Posté par sylvie le 26 novembre 2007

LE DOUTE

Rien de plus commun que le doute, cette défiance que nous avons cutume d’éprouver à l’égard des choses, de nous memes ou d’autrui. Le doute est le contraire de la foi: c’est un manque de confiance. L’on peut aussi douter de soi, de ses capacités,que de la parole d’autrui. Le doute, est une disposition naturelle du sens commun à n’accorder aveuglément ni sa confiance, ni sa croyance.

C’est par là que le doute est philosophe : il est à l’interieur meme du sens commun, ce qui nous donne le ressort de le dépasser, si nous nous donnons la peine.

Certains philosophes affirment que le doute est essentiel à la philosophie à plus d’un titre.
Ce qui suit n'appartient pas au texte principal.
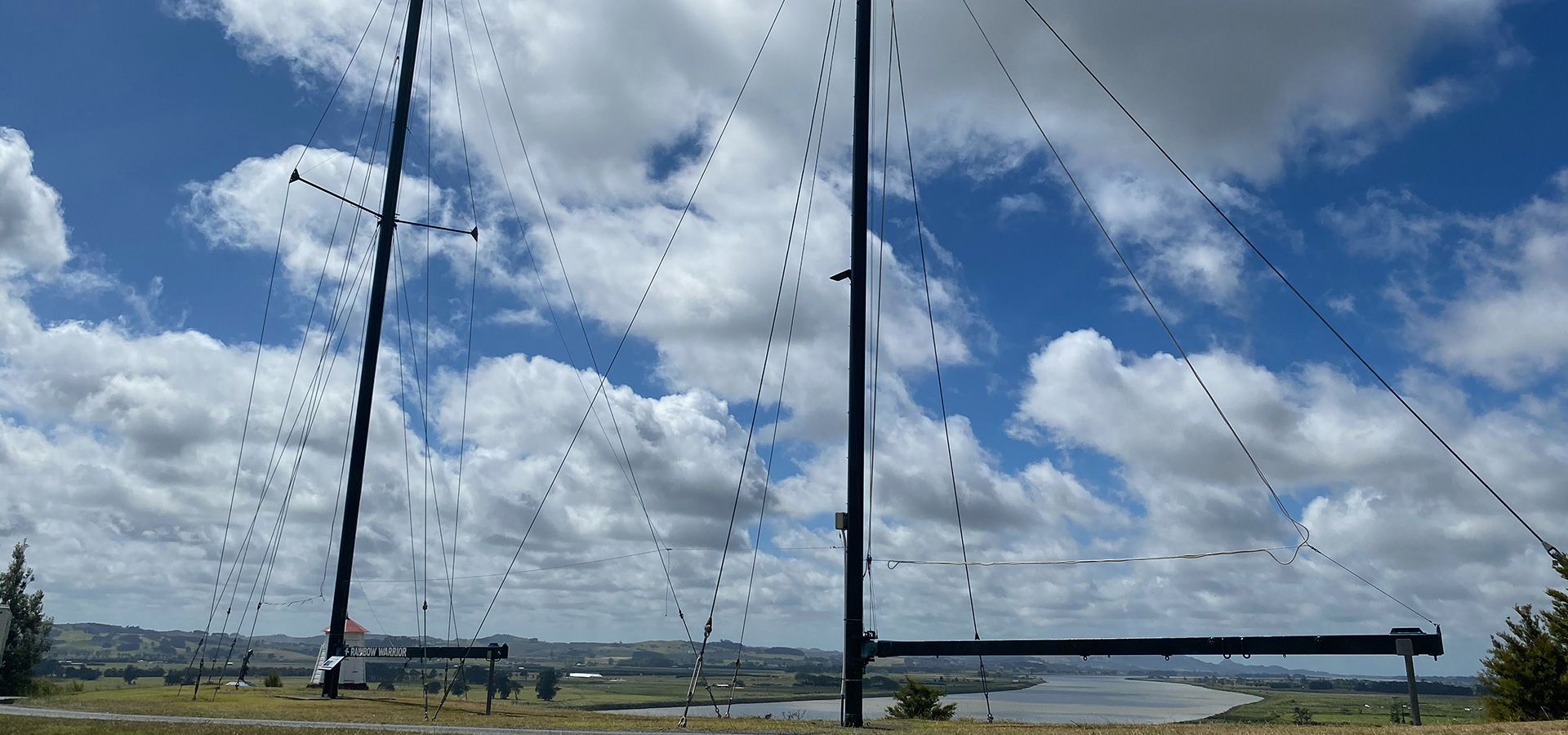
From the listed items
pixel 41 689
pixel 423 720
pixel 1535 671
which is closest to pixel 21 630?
pixel 41 689

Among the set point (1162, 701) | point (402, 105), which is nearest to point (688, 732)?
point (402, 105)

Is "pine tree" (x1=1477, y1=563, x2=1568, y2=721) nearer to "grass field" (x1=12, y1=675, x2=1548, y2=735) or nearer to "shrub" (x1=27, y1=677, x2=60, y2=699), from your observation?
"grass field" (x1=12, y1=675, x2=1548, y2=735)

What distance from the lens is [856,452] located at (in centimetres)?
2112

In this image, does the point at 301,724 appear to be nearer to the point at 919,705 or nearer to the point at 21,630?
the point at 919,705

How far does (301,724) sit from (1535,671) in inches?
1400

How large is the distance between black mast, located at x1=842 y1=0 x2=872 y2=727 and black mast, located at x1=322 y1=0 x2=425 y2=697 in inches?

D’abord son action negative, destructrice meme, jetant l’incertitude sur toute chose, nous libere du dogmatisme de la conscience commune.

En résumé , le doute dans le sens ordinaire veut dire : état d’esprit provenant d’une absence de certitude.

doute dans le sens philosophique : attitude réfléchie, volontaire, suspension de jugement devant ce qui se présente comme une vérité afin de l’examiner et de mettre à l’épreuve le bien fondé

doute épistémologie: qualité fondamentale de l’investigation scientifique qui vise à ne pas prendre des conclusions momentanées pour des vérités absolues.